EGP annotation with UIMA Ruta

POLKE uses UIMA Ruta for annotating EGP constructs. UIMA Ruta is a rule language which defines and executes a pattern of annotations on the data in a CAS. The UIMA Ruta documentation provides a comprehensive description of the Ruta syntax; here we give only an overview on how the Ruta rules in POLKE are set up.

Ruta rules

Each EGP construct has a unique Ruta rule or set of unique Ruta rules handling its annotation. These rules are based on the NLP tags (tokens, parts of speech, lemmas, dependencies, etc.). Each rule annotates the minimum possible span containing the construct based on the EGP can-do statement, meaning that, for example, an annotation for a construct focused on the main verb does not contain the subject noun phrases. Additionally, context is generally not taken into account unless it is required by the can-do statement, meaning that even if the broader context might be ungrammatical overall, if the construct in isolation is used correctly it will still be annotated.

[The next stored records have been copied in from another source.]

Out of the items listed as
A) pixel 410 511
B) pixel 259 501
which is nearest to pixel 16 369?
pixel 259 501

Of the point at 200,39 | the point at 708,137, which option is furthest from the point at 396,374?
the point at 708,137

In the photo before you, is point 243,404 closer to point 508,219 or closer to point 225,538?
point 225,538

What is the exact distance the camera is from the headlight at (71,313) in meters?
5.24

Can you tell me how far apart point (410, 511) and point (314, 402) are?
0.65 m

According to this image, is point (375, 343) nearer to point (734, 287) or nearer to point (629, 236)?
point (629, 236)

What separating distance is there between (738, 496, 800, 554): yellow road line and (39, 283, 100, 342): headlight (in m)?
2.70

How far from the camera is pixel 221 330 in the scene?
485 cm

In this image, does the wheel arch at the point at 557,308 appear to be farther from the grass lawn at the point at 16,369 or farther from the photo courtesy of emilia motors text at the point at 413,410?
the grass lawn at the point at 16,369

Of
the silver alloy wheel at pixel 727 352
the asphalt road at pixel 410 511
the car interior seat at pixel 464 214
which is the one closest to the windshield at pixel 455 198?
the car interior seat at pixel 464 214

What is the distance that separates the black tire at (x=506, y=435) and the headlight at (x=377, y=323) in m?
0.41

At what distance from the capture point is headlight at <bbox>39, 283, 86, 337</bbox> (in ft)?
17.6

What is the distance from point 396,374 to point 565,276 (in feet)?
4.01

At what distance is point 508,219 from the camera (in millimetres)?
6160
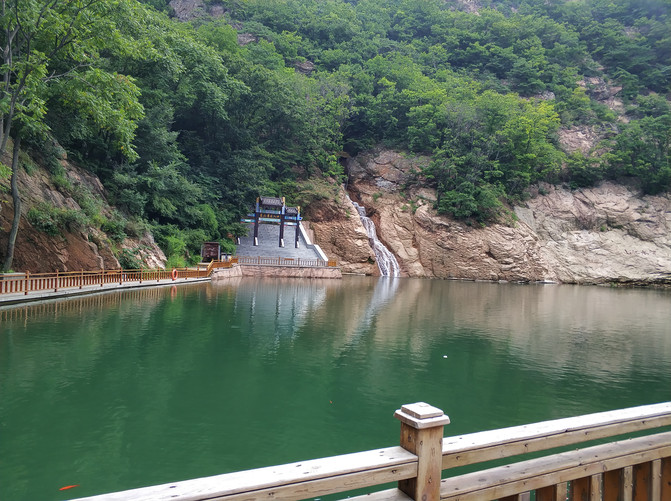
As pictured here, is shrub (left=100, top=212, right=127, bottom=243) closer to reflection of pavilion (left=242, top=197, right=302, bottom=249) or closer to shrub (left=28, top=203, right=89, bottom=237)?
shrub (left=28, top=203, right=89, bottom=237)

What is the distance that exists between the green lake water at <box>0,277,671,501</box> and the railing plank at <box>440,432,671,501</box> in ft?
9.34

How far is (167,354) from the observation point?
951 centimetres

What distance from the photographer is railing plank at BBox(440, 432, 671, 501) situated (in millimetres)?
2832

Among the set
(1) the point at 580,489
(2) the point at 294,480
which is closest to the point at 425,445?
(2) the point at 294,480

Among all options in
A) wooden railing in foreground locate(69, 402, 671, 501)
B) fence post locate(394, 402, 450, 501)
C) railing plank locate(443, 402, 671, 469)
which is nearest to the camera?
wooden railing in foreground locate(69, 402, 671, 501)

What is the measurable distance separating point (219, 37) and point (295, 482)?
52.1m

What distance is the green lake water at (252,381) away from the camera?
515 centimetres

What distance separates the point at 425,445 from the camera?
2.57 metres

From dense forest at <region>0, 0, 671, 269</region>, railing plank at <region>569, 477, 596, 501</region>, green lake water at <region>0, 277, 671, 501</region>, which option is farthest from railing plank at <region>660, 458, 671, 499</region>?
dense forest at <region>0, 0, 671, 269</region>

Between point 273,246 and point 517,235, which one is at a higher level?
point 517,235

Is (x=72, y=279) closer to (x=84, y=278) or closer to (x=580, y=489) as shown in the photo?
(x=84, y=278)

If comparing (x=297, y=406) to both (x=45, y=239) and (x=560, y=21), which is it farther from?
(x=560, y=21)

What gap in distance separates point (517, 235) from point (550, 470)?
45350mm

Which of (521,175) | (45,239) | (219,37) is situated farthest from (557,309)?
(219,37)
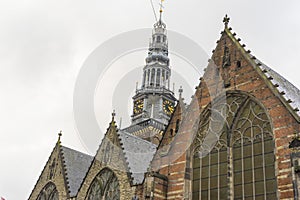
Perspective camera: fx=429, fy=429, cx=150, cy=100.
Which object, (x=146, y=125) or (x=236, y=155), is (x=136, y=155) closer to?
(x=236, y=155)

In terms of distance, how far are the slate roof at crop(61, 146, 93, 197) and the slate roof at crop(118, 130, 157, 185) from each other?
15.5ft

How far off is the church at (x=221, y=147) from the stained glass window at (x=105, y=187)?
0.18 ft

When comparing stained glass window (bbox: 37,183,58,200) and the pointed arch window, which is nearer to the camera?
the pointed arch window

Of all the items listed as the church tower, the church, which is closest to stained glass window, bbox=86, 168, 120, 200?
the church

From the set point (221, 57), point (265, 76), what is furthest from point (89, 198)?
point (265, 76)

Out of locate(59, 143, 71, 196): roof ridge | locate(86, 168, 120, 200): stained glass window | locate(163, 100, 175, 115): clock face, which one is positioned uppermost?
locate(163, 100, 175, 115): clock face

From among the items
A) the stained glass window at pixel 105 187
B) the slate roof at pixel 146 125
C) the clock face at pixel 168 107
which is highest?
the clock face at pixel 168 107

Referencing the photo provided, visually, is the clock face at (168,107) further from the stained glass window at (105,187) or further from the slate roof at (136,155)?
the stained glass window at (105,187)

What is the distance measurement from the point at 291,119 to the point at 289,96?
3195 millimetres

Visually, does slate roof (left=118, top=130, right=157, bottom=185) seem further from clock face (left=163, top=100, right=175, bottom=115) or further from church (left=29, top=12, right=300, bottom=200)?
clock face (left=163, top=100, right=175, bottom=115)

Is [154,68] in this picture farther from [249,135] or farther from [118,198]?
[249,135]

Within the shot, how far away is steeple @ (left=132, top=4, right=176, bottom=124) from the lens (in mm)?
46844

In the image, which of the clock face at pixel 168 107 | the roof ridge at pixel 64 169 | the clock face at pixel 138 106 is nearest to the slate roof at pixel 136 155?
the roof ridge at pixel 64 169

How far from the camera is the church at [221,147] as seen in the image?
16.3 m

In cases where the can-do statement is very broad, the intended target structure was determined from the provided learner examples.

For example, construct 52 in the mapping table with the supercategory 'modality' is described as "Can use the negative forms."

There are two learner examples:

  • I cannot come to see you. (A1 BREAKTHROUGH, 2009, Bengali)
  • I'm very nervous and I can't say anything. (A1 BREAKTHROUGH Polish)
Using the supercategory and the similar structures in the two sentences, we determine that the construct targets the modal verb can followed by a negation and an infinitive verb.

The Ruta rule to annotate this construct would therefore be:


(Token{REGEXP("(?i)can")} & POS.PosValue == "VM0")
 KeyValuePair.key == "NEGATION_MARKER" ADV* KeyValuePair.key == "INFINITIVE"
{-> CREATE(EGPConstruct,1,4,"constructID"=52)};

We use a regular expression to look for a token "can" with the part of speech VM0, followed by a negation marker, an optional adverb, and an infinitive verb. From this sequence we create a new EGPConstruct annotation and assign it the construct ID 52.

When the can-do statement specifies a lexical range (e.g. limited range of...), we use the CEFR-annotated vocabulary lists Oxford 3000 and 5000 from the Oxford Learner's Dictionaries. In cases where the can-do statement requires a specific word type (e.g. gradable adjectives), the word list for that type was created using a subset of the Oxford 3000 and 5000.